--- BEGIN ---

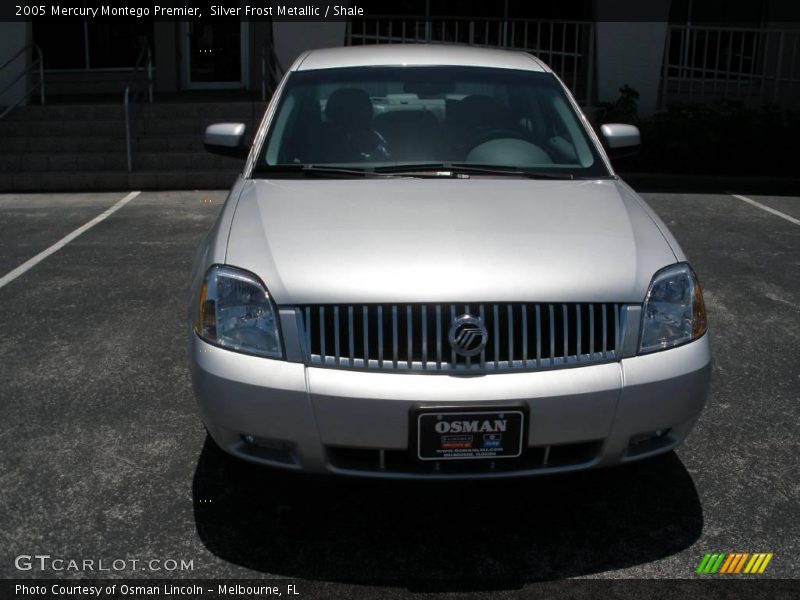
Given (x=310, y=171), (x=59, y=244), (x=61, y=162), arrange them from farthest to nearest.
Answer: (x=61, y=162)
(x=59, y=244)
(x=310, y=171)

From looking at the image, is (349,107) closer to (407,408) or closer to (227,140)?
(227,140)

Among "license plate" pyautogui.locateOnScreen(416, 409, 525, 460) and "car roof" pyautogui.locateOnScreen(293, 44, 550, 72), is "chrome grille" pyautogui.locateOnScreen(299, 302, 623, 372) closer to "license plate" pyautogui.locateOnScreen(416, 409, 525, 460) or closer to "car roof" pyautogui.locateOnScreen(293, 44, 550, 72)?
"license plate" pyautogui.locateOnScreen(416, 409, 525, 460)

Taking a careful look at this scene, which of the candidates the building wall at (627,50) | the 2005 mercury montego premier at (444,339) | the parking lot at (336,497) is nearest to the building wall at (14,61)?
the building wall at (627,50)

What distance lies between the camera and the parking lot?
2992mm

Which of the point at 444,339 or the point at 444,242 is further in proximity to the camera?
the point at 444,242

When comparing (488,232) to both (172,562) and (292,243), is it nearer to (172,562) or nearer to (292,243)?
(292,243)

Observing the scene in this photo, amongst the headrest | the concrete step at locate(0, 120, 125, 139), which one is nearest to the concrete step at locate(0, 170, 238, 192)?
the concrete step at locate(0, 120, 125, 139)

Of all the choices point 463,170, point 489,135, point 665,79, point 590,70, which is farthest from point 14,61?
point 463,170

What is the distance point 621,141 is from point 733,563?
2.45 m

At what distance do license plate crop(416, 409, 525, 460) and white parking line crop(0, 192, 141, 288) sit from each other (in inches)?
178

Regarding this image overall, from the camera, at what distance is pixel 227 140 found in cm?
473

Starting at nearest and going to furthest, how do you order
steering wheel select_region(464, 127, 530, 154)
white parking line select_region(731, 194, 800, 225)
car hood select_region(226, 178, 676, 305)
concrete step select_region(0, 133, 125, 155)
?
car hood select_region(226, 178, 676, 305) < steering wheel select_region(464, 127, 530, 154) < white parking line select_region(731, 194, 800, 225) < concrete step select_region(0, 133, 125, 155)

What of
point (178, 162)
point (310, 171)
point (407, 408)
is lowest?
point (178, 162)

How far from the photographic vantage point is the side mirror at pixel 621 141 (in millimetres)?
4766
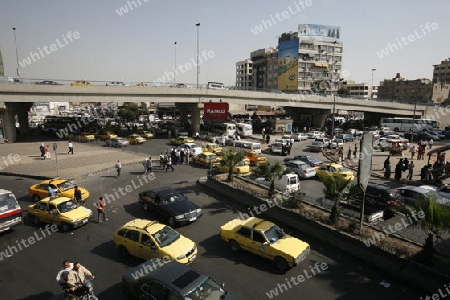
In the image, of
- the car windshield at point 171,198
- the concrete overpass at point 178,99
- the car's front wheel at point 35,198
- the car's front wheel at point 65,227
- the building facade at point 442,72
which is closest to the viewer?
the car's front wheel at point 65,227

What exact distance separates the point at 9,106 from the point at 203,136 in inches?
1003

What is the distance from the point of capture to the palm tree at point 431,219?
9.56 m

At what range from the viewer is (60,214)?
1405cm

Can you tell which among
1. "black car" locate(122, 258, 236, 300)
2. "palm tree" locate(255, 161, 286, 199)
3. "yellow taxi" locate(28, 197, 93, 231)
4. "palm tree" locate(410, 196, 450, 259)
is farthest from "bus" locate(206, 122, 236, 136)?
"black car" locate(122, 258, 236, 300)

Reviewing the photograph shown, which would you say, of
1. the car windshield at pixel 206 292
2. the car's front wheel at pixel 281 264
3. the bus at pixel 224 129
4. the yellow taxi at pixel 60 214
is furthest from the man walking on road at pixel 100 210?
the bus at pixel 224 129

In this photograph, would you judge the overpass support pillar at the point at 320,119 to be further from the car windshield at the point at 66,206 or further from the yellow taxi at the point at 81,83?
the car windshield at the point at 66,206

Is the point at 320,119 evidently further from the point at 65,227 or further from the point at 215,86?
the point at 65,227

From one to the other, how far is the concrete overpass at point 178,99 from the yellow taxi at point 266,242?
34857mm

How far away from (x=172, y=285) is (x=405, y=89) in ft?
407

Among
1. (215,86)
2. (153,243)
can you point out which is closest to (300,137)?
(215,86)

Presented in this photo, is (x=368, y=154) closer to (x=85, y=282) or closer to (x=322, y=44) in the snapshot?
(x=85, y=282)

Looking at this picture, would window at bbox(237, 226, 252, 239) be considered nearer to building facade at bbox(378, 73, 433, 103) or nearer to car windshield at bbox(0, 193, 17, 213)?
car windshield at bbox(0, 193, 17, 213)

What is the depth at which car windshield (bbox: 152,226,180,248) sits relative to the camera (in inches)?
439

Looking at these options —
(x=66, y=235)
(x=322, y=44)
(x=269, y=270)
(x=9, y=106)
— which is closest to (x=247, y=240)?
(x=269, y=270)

--- END ---

§ **Directions for this task**
Reproduce the stretch from the start of the records through the line containing "car hood select_region(226, 178, 676, 305) <" word for word, leaving out the pictures.

§ **Reply to the task**
Given (x=310, y=171), (x=59, y=244), (x=61, y=162), arrange them from farthest to nearest.
Answer: (x=61, y=162)
(x=59, y=244)
(x=310, y=171)

From looking at the image, is (349,107) closer to (407,408) or closer to (227,140)?
(227,140)

Among "license plate" pyautogui.locateOnScreen(416, 409, 525, 460) and "car roof" pyautogui.locateOnScreen(293, 44, 550, 72), is "chrome grille" pyautogui.locateOnScreen(299, 302, 623, 372) closer to "license plate" pyautogui.locateOnScreen(416, 409, 525, 460) or closer to "car roof" pyautogui.locateOnScreen(293, 44, 550, 72)?
"license plate" pyautogui.locateOnScreen(416, 409, 525, 460)

Taking a careful look at this scene, which of the candidates the building wall at (627,50) | the 2005 mercury montego premier at (444,339) | the parking lot at (336,497) is nearest to the building wall at (14,61)?
the building wall at (627,50)

What distance lies between the camera and the parking lot?
2992mm

Which of the point at 444,339 or the point at 444,242 is further in proximity to the camera?
the point at 444,242

When comparing (488,232) to both (172,562) and (292,243), is it nearer to (172,562) or nearer to (292,243)?
(292,243)

Observing the scene in this photo, amongst the headrest | the concrete step at locate(0, 120, 125, 139), which one is nearest to the concrete step at locate(0, 170, 238, 192)?
the concrete step at locate(0, 120, 125, 139)

Of all the choices point 463,170, point 489,135, point 665,79, point 590,70, which is farthest from point 14,61?
point 463,170

What is the distance point 621,141 is from point 733,563?
2.45 m

At what distance do license plate crop(416, 409, 525, 460) and white parking line crop(0, 192, 141, 288) sit from each other (in inches)?
178

Regarding this image overall, from the camera, at what distance is pixel 227 140 found in cm?
473

Starting at nearest and going to furthest, how do you order
steering wheel select_region(464, 127, 530, 154)
white parking line select_region(731, 194, 800, 225)
car hood select_region(226, 178, 676, 305)
concrete step select_region(0, 133, 125, 155)
?
car hood select_region(226, 178, 676, 305) < steering wheel select_region(464, 127, 530, 154) < white parking line select_region(731, 194, 800, 225) < concrete step select_region(0, 133, 125, 155)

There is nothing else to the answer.